On Tue, Jun 29, 2021 at 3:56 PM Liu, Xiaodong <xiaodong.liu@xxxxxxxxx> wrote:
>
>
>
> >-----Original Message-----
> >From: Jason Wang <jasowang@xxxxxxxxxx>
> >Sent: Tuesday, June 29, 2021 12:11 PM
> >To: Liu, Xiaodong <xiaodong.liu@xxxxxxxxx>; Xie Yongji
> ><xieyongji@xxxxxxxxxxxxx>; mst@xxxxxxxxxx; stefanha@xxxxxxxxxx;
> >sgarzare@xxxxxxxxxx; parav@xxxxxxxxxx; hch@xxxxxxxxxxxxx;
> >christian.brauner@xxxxxxxxxxxxx; rdunlap@xxxxxxxxxxxxx; willy@xxxxxxxxxxxxx;
> >viro@xxxxxxxxxxxxxxxxxx; axboe@xxxxxxxxx; bcrl@xxxxxxxxx; corbet@xxxxxxx;
> >mika.penttila@xxxxxxxxxxxx; dan.carpenter@xxxxxxxxxx; joro@xxxxxxxxxx;
> >gregkh@xxxxxxxxxxxxxxxxxxx
> >Cc: songmuchun@xxxxxxxxxxxxx; virtualization@xxxxxxxxxxxxxxxxxxxxxxxxxx;
> >netdev@xxxxxxxxxxxxxxx; kvm@xxxxxxxxxxxxxxx; linux-fsdevel@xxxxxxxxxxxxxxx;
> >iommu@xxxxxxxxxxxxxxxxxxxxxxxxxx; linux-kernel@xxxxxxxxxxxxxxx
> >Subject: Re: [PATCH v8 00/10] Introduce VDUSE - vDPA Device in Userspace
> >
> >
> >在 2021/6/28 下午1:54, Liu, Xiaodong 写道:
> >>> Several issues:
> >>>
> >>> - VDUSE needs to limit the total size of the bounce buffers (64M if I was not
> >>> wrong).
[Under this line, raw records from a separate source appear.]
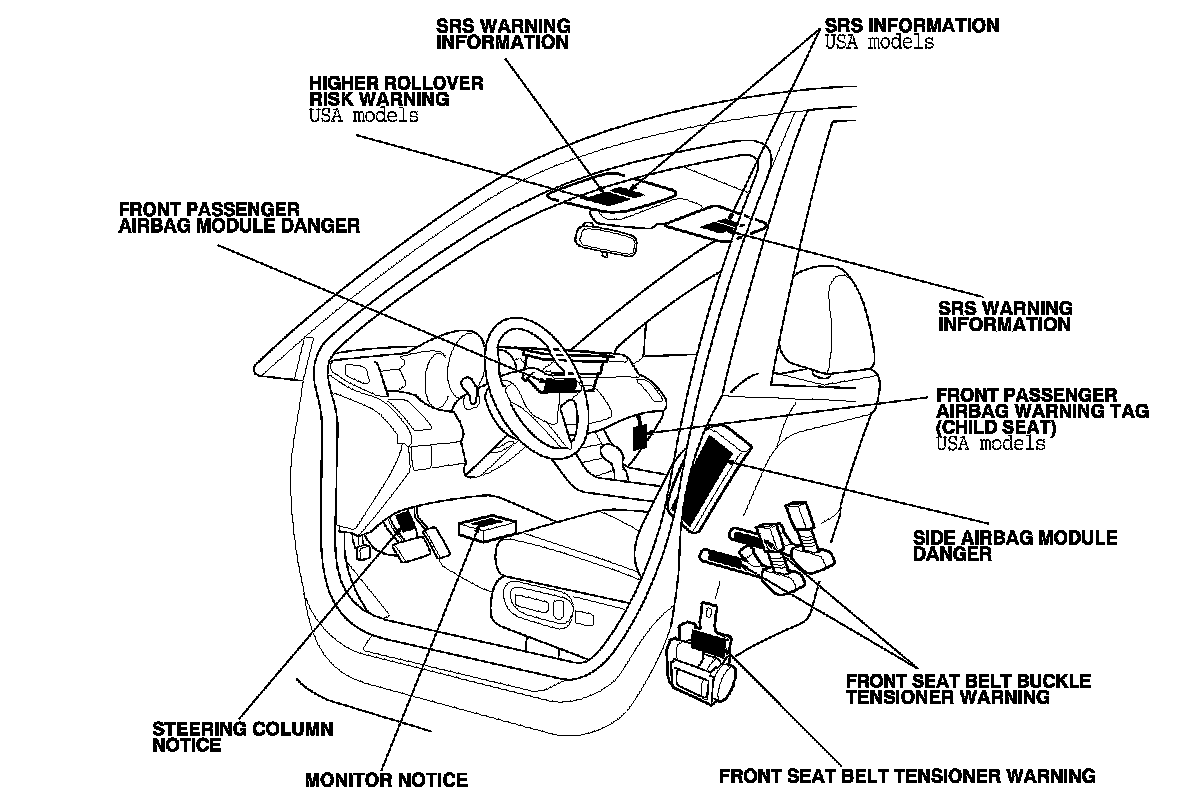 SRS WARNING INFORMATION

SRS INFORMATION
USA models

HIGHER ROLLOVER RISK WARNING
USA models

FRONT PASSENGER AIRBAG MODULE DANGER

SRS WARNING INFORMATION

FRONT PASSENGER AIRBAG WARNING TAG (CHILD SEAT)
USA models

SIDE AIRBAG MODULE DANGER

FRONT SEAT BELT BUCKLE TENSIONER WARNING

STEERING COLUMN NOTICE

MONITOR NOTICE

FRONT SEAT BELT TENSIONER WARNING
Does it work for SPDK?
> >> Yes, Jason. It is enough and works for SPDK.
> >> Since it's a kind of bounce buffer mainly for in-flight IO, so limited size like
> >> 64MB is enough.
> >
> >
> >Ok.
> >
> >
> >>
> >>> - VDUSE can use hugepages but I'm not sure we can mandate hugepages (or
> >we
> >>> need introduce new flags for supporting this)
> >> Same with your worry, I'm afraid too that it is a hard for a kernel module
> >> to directly preallocate hugepage internal.
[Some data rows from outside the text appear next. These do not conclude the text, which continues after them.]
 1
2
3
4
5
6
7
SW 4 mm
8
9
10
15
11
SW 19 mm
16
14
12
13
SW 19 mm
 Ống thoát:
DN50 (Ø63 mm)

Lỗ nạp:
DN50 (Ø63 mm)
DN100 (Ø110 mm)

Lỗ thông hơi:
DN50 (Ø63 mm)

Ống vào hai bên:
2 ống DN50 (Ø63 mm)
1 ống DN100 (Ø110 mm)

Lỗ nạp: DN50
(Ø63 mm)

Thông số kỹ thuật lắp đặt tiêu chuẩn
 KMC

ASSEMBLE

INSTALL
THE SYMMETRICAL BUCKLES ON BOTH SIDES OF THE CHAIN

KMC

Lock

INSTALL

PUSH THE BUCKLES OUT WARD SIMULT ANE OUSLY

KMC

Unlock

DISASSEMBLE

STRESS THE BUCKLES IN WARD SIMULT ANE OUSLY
> >> What I tried is that:
> >> 1. A simple agent daemon (represents for one device) `preallocates` and maps
> >> dozens of 2MB hugepages (like 64MB) for one device.
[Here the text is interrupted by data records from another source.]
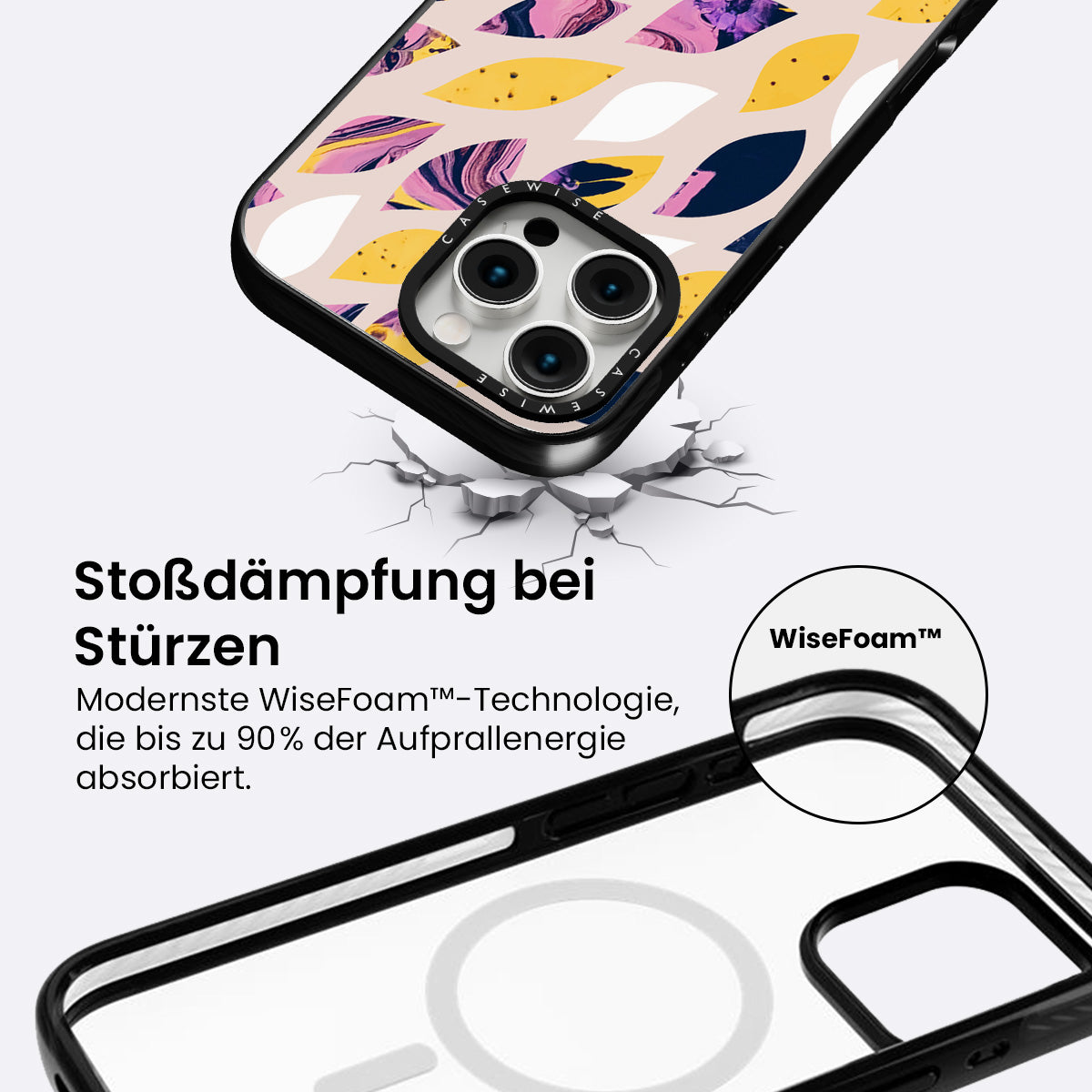 CASEWISE
CASEWISE

Stoßdämpfung bei Stürzen

Modernste WiseFoam™-Technologie, die bis zu 90% der Aufprallenergie absorbiert.

WiseFoam™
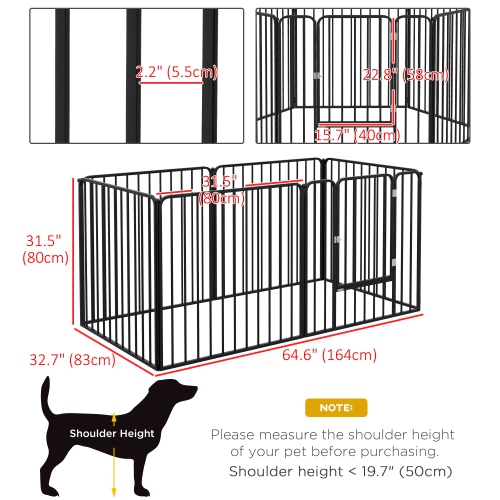 2.2" (5.5cm)

22.8" (58cm)

15.7" (40cm)

31.5" (80cm)

31.5" (80cm)

32.7" (83cm)

64.6" (164cm)

Shoulder Height

NOTE:

Please measure the shoulder height of your pet before purchasing.

Shoulder height < 19.7" (50cm)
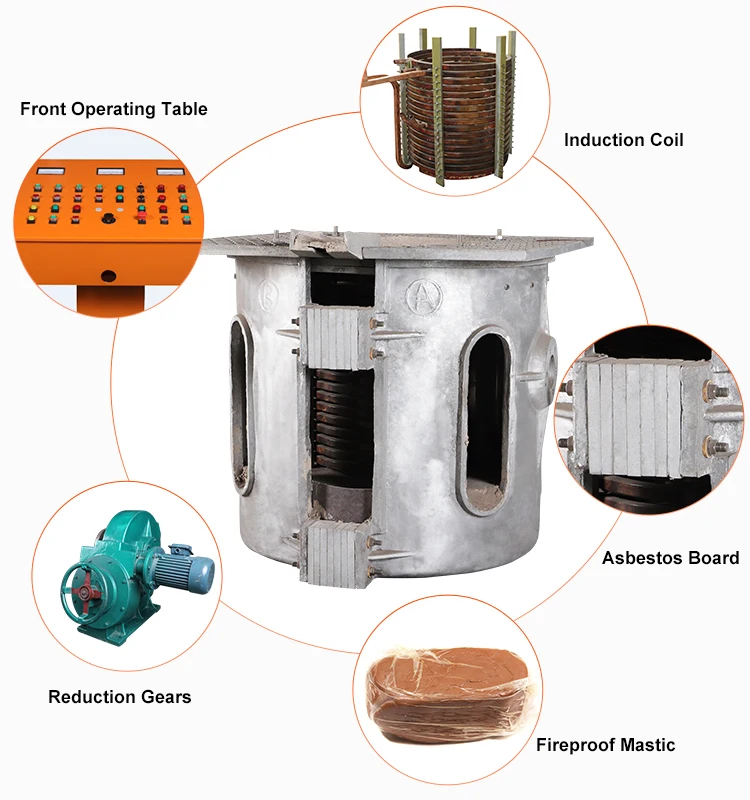 Front Operating Table

Induction Coil

Asbestos Board

Reduction Gears

Fireproof Mastic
> >> 2. The daemon passes its mapping addr&len and hugepage fd to kernel
> >> module through created IOCTL.
> >> 3. Kernel module remaps the hugepages inside kernel.
> >
> >
> >Such model should work, but the main "issue" is that it introduce
> >overheads in the case of vhost-vDPA.
> >
> >Note that in the case of vhost-vDPA, we don't use bounce buffer, the
> >userspace pages were shared directly.
> >
> >And since DMA is not done per page, it prevents us from using tricks
> >like vm_insert_page() in those cases.
> >
>
> Yes, really, it's a problem to handle vhost-vDPA case.
> But there are already several solutions to get VM served, like vhost-user,
> vfio-user, so at least for SPDK, it won't serve VM through VDUSE. If a user
> still want to do that, then the user should tolerate Introduced overhead.
>
> In other words, software backend like SPDK, will appreciate the virtio
> datapath of VDUSE to serve local host instead of VM. That's why I also drafted
> a "virtio-local" to bridge vhost-user target and local host kernel virtio-blk.
>
> >
> >> 4. Vhost user target gets and maps hugepage fd from kernel module
> >> in vhost-user msg through Unix Domain Socket cmsg.
> >> Then kernel module and target map on the same hugepage based
> >> bounce buffer for in-flight IO.
> >>
> >> If there is one option in VDUSE to map userspace preallocated memory, then
> >> VDUSE should be able to mandate it even it is hugepage based.
> >>
> >
> >As above, this requires some kind of re-design since VDUSE depends on
> >the model of mmap(MAP_SHARED) instead of umem registering.
>
> Got it, Jason, this may be hard for current version of VDUSE.
> Maybe we can consider these options after VDUSE merged later.
>
> Since if VDUSE datapath could be directly leveraged by vhost-user target,
> its value will be propagated immediately.
>

Agreed!

Thanks,
Yongji